• **ISTRUZIONI**
A - Elenca le famiglie di banchieri con cui Andrea De Ferrari stringe relazioni, secondo il brano sulla vita di De Ferrari.
B - Scrivi il seguito del brano sulla vita di De Ferrari, riprendendo dopo la sua ultima frase.

• **BRANO SCELTO**
◇ ◇ ◇ ◇

Il già solido patrimonio dei De Ferrari trova nel padre Andrea un amministratore spregiudicato, capace durante gli anni dell’Impero napoleonico e della Restaurazione di farlo lievitare in modo straordinario, mediante speculazioni commerciali e finanziarie in Italia, in Inghilterra, in Austria, in America e soprattutto in Francia, dove a partire dal 1817 si concentrano i suoi affari: compravendita di titoli pubblici, speculazioni edilizie, finanziamento di una dinamica banca fondata nel 1822 dal ginevrino Barthélémy Paccard. Con numerosi banchieri d’alto bordo che operano tra Parigi, Londra, Ginevra e Genova – i Busoni, i De la Rüe, gli Hagerman, gli Heath, i Laffitte – Andrea De Ferrari stringe in quegli anni importanti relazioni, che rappresenteranno per il figlio una preziosa eredità.
Nel gennaio 1813 De Ferrari è ammesso al Prytanée militaire di La Flèche, prestigioso istituto destinato da Napoleone ad accogliere i rampolli della nobiltà imperiale. Caduto l’Impero, prosegue gli studi nel Collegio Ghiglieri di Finale Ligure e nel Collegio dei Nobili di Parma, ricevendo un’educazione di alto livello, anche grazie all’impiego di precettori privati. Nel biennio 1820-1822 accompagna il padre in un lungo tour che tocca Napoli, Roma, Londra, Milano e Parigi; tra il 1823 e il 1825 si reca di nuovo con lui a Parigi, in Svizzera e a Londra. Sono viaggi di istruzione, durante i quali il giovane De Ferrari viene iniziato alla pratica finanziaria, all’uso delle lingue straniere e alla vita lussuosa. Nel 1828 sposa Maria Brignole Sale e, a distanza di poco tempo, muore il padre. Si trova così padrone di una cospicua ricchezza nel momento in cui il matrimonio lo imparenta a una delle famiglie più in vista di Genova e gli assicura stretti legami con l’aristocrazia e l’alta finanza francesi grazie al suocero, il marchese Antonio, già funzionario napoleonico e poi diplomatico sabaudo.
Nel novembre del 1828, nel sontuoso palazzo genovese di piazza S. Domenico, De Ferrari uccide con un colpo di pistola un servitore, e questo fatto solleva contro di lui un’ondata di ostilità tra la popolazione genovese. Ne segue un processo concluso con una mitissima condanna a tre mesi di arresti domiciliari; ma l’episodio accelera la sua decisione di trasferirsi in Francia, a Parigi, nell’autunno del 1829: da allora il centro della sua vita e dei suoi interessi è nella capitale francese, dove fin dagli inizi occupa un posto di rilievo nella buona società e nella tradizionale haute banque, intrecciando altresì, dopo il 1830, rapporti strettissimi con Luigi Filippo e la sua corte.

◇ ◇ ◇ ◇

• **DATI FORNITI**
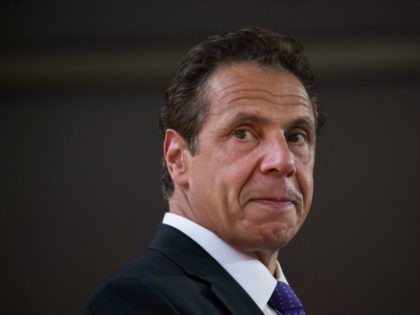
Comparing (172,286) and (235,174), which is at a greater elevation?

◇ ◇ ◇ ◇

• **RISPOSTE IN ORDINE**
A - I Busoni, i De la Rüe, gli Hagerman, gli Heath, i Laffitte.

B -
Nei primi anni del regime orleanista De Ferrari mette utilmente a frutto i propri capitali in attività che non paiono discostarsi molto da quelle paterne. Gli investimenti e le "negoziazioni" si indirizzano sui fondi pubblici, con frequenti acquisti allo scoperto e rapide vendite, e poi sulle azioni dei canali francesi e sui prestiti a breve. Per sostenere l’alto volume di compravendite e un intenso traffico di cambiali, egli si avvale di una trentina fra case bancarie e agenti di cambio sparsi in quindici città europee. Negli anni Trenta De Ferrari è socio accomandante della banca Girard e de Waru, punto d’incontro di vari capitalisti di buon livello e partecipe d’un sindacato bancario interessato all’affare delle ferrovie, che nel 1838 fonda la Compagnie de Paris a Orléans, destinata a essere il perno di tutte le combinazioni industriali e finanziarie del gruppo.
Il risultato dei buoni affari realizzati da De Ferrari si manifesta nel novembre del 1837, quando immobilizza una forte somma nell’acquisto d’un palazzo gentilizio a Bologna, e della tenuta di Galliera nella provincia bolognese, un vasto possedimento di circa 1.800 ettari costituito in ducato da Napoleone e da lui assegnato a Giuseppina, figlia di Eugenio Beauharnais e moglie di Oscar Bernadotte, futuro re di Svezia. Mediante tale acquisto, De Ferrari può richiedere il titolo di duca di Galliera, che gli viene conferito da papa Gregorio XVI nel settembre del 1838, e riconosciuto da Carlo Alberto nel luglio del 1843.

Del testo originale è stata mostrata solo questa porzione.